--- START ---
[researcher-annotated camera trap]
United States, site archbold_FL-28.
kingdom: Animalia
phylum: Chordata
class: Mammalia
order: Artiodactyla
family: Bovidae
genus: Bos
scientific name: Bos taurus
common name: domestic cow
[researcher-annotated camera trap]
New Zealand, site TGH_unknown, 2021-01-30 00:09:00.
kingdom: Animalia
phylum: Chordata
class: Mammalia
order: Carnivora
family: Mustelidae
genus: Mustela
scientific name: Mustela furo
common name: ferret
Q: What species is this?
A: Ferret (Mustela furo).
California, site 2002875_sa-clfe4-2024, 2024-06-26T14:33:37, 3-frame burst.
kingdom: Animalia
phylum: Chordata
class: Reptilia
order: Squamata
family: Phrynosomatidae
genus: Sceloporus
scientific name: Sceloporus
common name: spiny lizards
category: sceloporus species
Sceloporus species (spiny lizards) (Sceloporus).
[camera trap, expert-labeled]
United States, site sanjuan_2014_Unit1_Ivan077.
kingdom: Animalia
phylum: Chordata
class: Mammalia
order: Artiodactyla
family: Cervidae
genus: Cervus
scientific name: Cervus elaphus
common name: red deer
--- END ---
Instructions to follow: Output the material above exactly, but only from the line that carries "genus: Sceloporus" through the line that carries "family: Cervidae".

Response to the task:
genus: Sceloporus
scientific name: Sceloporus
common name: spiny lizards
category: sceloporus species
Sceloporus species (spiny lizards) (Sceloporus).
[camera trap, expert-labeled]
United States, site sanjuan_2014_Unit1_Ivan077.
kingdom: Animalia
phylum: Chordata
class: Mammalia
order: Artiodactyla
family: Cervidae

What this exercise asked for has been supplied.